Dr. Pugh’s research interests include: regional economic development; economic geographies of weaker, post-industrial and peripheral regions; the roles of universities in regional development; gender perspectives within economic geography.

She is currently working on a three year project funded by the research agency FORMAS studying innovation policy in the far northern peripheries of Sweden and Scotland. This project aims to explore the barriers and opportunities to enhance sustainable and inclusive economic development through innovation in peripheral areas, and also to enhance our understanding of such regions within economic geography.
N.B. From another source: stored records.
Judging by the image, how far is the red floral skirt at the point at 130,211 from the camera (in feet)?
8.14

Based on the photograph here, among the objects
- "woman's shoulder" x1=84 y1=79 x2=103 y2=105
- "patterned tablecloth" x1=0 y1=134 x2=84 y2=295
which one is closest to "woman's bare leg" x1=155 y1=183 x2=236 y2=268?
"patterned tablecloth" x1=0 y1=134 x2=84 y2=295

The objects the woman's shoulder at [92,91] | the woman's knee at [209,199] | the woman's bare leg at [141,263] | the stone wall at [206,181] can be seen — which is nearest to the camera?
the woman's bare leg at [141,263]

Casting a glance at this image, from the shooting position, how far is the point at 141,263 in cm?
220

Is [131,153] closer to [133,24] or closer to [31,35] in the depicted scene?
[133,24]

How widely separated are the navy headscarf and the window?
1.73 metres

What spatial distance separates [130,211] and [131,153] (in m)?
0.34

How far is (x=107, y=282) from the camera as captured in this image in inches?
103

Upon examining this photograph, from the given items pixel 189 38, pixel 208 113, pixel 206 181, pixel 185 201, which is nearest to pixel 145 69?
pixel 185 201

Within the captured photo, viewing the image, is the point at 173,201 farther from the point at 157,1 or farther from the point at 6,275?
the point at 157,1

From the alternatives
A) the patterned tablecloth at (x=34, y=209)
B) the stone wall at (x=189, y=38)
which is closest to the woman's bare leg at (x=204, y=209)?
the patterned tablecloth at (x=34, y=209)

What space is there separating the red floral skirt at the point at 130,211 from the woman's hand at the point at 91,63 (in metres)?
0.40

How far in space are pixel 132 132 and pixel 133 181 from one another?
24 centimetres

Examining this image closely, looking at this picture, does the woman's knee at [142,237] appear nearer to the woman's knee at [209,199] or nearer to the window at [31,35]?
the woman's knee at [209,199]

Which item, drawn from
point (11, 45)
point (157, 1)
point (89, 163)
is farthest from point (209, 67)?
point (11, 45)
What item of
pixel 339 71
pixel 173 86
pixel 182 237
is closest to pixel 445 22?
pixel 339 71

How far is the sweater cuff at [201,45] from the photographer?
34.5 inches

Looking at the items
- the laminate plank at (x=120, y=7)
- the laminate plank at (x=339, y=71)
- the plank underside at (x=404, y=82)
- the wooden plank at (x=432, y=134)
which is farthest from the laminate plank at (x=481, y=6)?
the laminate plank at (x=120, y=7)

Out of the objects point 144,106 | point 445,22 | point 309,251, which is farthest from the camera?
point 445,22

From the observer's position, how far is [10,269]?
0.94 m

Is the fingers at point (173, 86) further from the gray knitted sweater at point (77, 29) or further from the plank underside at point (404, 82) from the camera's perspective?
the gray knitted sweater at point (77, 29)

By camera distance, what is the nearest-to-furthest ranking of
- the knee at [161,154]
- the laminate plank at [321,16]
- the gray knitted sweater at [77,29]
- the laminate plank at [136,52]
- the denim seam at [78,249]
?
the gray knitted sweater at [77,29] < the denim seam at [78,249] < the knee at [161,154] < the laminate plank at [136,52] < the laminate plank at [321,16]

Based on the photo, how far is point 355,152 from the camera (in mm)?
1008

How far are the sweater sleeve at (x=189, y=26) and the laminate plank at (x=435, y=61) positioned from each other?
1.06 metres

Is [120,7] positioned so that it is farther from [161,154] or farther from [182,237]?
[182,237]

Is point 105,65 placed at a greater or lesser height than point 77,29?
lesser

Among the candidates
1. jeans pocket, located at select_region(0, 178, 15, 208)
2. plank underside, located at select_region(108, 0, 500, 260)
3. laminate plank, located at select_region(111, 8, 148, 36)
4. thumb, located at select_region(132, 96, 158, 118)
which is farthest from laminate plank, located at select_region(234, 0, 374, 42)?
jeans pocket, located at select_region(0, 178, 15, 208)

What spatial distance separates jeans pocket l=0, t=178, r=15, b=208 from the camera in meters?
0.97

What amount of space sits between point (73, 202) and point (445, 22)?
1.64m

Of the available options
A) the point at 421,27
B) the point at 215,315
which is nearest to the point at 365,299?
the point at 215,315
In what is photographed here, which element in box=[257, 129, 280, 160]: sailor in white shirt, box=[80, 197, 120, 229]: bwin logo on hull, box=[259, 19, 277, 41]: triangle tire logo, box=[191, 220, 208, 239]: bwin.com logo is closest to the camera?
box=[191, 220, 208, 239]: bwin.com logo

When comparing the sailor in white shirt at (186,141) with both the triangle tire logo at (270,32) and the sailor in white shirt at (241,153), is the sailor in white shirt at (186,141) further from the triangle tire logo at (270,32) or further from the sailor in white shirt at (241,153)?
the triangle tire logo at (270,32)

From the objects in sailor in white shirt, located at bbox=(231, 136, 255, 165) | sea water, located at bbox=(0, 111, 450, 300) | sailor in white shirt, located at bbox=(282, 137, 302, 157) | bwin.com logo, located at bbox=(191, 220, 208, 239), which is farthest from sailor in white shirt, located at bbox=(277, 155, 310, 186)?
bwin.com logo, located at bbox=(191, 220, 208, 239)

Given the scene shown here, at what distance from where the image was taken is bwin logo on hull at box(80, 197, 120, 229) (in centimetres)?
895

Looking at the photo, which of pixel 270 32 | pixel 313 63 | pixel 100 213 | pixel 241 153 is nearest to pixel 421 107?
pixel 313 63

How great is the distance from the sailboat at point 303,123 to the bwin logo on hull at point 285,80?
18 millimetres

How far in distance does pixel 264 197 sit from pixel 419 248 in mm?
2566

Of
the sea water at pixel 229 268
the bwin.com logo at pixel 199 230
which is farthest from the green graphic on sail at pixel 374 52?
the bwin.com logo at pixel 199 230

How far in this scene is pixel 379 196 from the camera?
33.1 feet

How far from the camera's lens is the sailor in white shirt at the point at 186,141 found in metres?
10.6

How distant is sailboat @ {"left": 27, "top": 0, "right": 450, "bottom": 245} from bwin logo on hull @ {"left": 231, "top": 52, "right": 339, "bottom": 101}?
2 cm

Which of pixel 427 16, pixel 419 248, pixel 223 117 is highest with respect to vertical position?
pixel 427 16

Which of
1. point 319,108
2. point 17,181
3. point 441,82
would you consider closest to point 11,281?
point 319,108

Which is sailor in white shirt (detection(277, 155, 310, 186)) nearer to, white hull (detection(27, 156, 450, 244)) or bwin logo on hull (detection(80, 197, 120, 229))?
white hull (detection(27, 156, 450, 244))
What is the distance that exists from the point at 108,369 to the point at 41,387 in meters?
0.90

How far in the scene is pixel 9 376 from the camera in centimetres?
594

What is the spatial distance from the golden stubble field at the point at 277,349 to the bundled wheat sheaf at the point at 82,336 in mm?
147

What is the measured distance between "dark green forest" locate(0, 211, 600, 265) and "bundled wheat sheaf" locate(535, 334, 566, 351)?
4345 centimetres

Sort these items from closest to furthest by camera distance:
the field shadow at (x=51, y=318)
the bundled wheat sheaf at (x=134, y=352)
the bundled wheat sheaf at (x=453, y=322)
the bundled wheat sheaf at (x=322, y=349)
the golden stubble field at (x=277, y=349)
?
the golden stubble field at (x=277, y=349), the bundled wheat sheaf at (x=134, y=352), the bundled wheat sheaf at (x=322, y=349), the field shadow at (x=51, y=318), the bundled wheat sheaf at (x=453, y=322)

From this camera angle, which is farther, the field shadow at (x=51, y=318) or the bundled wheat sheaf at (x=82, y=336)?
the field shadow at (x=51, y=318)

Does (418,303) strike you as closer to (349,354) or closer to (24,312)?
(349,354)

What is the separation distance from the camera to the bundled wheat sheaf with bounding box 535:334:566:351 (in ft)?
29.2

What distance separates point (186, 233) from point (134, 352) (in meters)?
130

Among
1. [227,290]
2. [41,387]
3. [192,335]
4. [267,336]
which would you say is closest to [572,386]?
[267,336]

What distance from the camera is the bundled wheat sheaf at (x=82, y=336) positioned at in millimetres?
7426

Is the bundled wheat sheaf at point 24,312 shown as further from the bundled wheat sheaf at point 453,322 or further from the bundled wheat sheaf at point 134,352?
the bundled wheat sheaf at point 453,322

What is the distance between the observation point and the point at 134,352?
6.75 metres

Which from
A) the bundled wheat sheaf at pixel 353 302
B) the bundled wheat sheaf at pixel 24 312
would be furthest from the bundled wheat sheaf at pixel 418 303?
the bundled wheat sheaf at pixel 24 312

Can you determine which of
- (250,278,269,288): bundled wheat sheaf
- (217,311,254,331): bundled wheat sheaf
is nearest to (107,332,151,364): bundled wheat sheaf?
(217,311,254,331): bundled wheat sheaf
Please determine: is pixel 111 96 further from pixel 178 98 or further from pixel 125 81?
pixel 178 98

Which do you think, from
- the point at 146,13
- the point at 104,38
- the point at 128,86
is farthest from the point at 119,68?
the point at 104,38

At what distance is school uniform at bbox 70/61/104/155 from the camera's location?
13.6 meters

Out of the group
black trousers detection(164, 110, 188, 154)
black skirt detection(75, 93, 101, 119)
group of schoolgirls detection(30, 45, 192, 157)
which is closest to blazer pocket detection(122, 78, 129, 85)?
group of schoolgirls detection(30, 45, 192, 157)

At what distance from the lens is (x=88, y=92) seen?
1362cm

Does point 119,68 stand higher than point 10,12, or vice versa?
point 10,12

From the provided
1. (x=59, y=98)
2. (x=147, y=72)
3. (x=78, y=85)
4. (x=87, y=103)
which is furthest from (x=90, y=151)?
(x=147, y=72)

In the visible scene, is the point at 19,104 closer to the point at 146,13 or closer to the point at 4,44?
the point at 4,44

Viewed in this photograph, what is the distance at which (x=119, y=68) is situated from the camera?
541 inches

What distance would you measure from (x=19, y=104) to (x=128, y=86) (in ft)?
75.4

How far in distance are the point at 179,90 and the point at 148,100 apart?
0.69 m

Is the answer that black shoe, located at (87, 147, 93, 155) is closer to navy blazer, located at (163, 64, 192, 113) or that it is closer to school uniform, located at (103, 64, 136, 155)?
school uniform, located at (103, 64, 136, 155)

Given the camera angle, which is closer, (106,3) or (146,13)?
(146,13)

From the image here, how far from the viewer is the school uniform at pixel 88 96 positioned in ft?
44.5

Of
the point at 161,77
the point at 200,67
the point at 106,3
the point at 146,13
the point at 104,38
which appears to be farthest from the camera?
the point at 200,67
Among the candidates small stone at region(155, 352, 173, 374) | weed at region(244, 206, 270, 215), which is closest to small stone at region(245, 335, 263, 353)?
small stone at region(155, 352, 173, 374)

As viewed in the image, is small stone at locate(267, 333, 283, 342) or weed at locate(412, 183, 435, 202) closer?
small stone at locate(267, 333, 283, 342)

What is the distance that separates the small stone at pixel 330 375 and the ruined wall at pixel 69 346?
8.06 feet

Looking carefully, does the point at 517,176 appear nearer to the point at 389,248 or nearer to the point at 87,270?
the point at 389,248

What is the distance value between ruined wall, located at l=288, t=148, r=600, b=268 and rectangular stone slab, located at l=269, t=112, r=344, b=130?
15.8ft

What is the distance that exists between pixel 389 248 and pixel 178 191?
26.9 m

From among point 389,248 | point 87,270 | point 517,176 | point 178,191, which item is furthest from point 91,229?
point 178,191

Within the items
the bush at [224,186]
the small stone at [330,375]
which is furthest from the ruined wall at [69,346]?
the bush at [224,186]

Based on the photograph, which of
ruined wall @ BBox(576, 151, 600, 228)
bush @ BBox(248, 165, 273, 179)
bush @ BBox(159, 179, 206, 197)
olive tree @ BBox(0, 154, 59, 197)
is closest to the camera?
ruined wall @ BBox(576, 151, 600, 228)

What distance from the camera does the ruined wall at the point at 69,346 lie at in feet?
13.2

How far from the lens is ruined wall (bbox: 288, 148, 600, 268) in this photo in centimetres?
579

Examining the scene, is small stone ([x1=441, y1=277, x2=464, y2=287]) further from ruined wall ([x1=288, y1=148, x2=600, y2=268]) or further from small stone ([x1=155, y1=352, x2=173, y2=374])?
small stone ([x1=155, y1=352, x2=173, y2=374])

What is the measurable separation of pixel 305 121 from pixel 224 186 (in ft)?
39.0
Rhiannon Pugh is also handling editor of the early career section of the journal Regional Studies, Regional Science and co co-ordinator of the research network on gender and regional studies, funded by the Regional Studies Association.

Päivi Oinas

University of Turku

An economic geographer, Päivi is currently university lecturer at the Department of Geography, University of Turku. Her doctoral degree is from Helsinki School of Economics.  She has held positions as professor of economic geography and research director at University of Turku, and researcher at universities of Uppsala, North Carolina, Berkeley, Erasmus, Helsinki School of Economics, Technical University of Berlin. She has editor experience as editor and book review editor of the journal Regional Studies, and edited volumes. She has conducted research on the themes of the socio-spatial embeddedness of economic action, geography of the firm, management geography, corporate responsibility, innovation systems in space, industrial cluster transformation, entrepreneurship and institutional change, and urban innovation districts in diverse settings around the globe.

Thomas Woodson

Stony Brook University

Dr. Thomas S. Woodson is an associate professor in the Department of Technology and Society at Stony Brook University. He investigates the effects of technology on inequality throughout the world and the causes/consequences of inclusive innovation. For the past several years he has studied the effectiveness of scientific funding to have broader impact, and ways to improve diversity in STEM fields. He is currently the director of the $4 million State University of New York Louis Stokes Alliance for Minority Participation (SUNY LSAMP) and the $1 million S-STEM Scholarship Academic and Social STEM Excellence for Transfer Students (ASSETS) programs. These NSF sponsored programs help low-income, and underrepresented minority students persist and succeed in STEM majors and careers. Dr. Woodson received his B.S.E in electrical engineering from Princeton University and his Ph.D. in Public Policy for the Georgia Institute of Technology (Georgia Tech).

 

Dr. Woodson and his family currently reside in Centereach, NY although he was born and raised in Texas. In his spare time, Thomas pretends he does triathlons. (It’s been a few years since he actually competed in a race).  His goal is to complete a full Ironman.